Berlin. Der Dramatiker Rolf Hochhuth hat sich in einem offenen Brief gegen den bevorstehenden Abriss der Kudamm-Bühnen gewendet. In der „Frankfurter Allgemeinen Zeitung“ vergleicht Hochhuth den Abriss der beiden Boulevardtheater am Kurfürstendamm mit der Bücherverbrennung durch die Nationalsozialisten im Jahr 1933 und mit der Sprengung des Stadtschlosses durch DDR-Staatschef Walter Ulbricht im Jahr 1950: „So jetzt in Berlin die Vernichtung der zwei neunzig Jahre alten Theater am Kurfürstendamm – seit Ulbricht das Stadtschloss barbarisch wegmachte, das nicht stärker zerbombt war als das Brandenburger Tor; und seit Hitler die Bücher verbrannte – der rüdeste Vandalismus, der sich gegen Kultur in der Reichshauptstadt ausgetobt hat.“
Hochhuth weist darauf hin, dass „die beiden Gebäude die einzigen offiziellen im Art-déco-Stil sind, die in Berlin errichtet wurden“ und merkt an, dass sie „von den zwei Juden Max Reinhardt und Oskar Kaufmann aus eigener Tasche erbaut wurden.“ Der Brandbrief schließt mit einer Kritik an der Berliner Politik: „Interessant ist auch, dass den Berliner Regierenden nicht eine Minute die Einsicht kommt, ihre Vernichtung dieser Kultur-Stätte ersten Ranges werde schon in zehn Jahren das einzige überhaupt sein, was man von ihrer ‚Wirksamkeit‘ überhaupt noch weiß.“
Rolf Hochhuth ist den Kudamm-Bühnen stark verbunden.

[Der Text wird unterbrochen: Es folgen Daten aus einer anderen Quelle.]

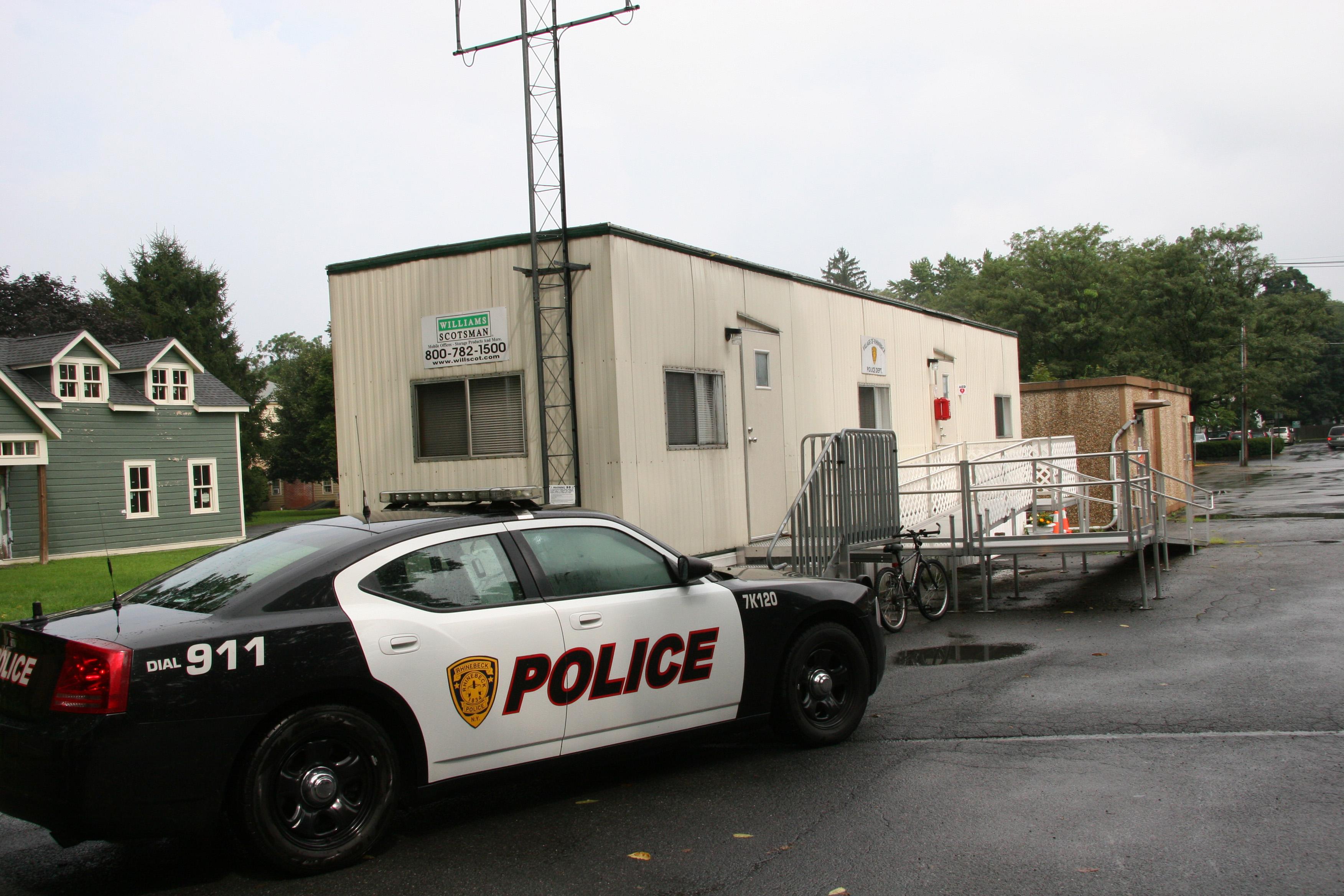 Rhinebeck Police Trailer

Sein international erfolgreiches Stück „Der Stellvertreter“ ist 1963 im Theater am Kurfürstendamm unter der Regie von Erwin Piscator uraufgeführt worden. Der derzeitige Kompromiss zwischen dem Investor Cells Bauwelt, der Senatskulturverwaltung und Kudamm-Bühnen-Intendant Martin Woelffer sieht vor, dass die beiden Bühnen nach Ablauf der Spielzeit Ende Mai abgerissen werden. Demnach soll das frühere Schiller Theater in Charlottenburg als Ersatzspielstätte genutzt werden. Danach soll in dem an alter Stelle neu errichteten Gebäude eine Ersatzbühne im Kellergeschoss bespielt und ein oberirdisches Foyer eingerichtet werden.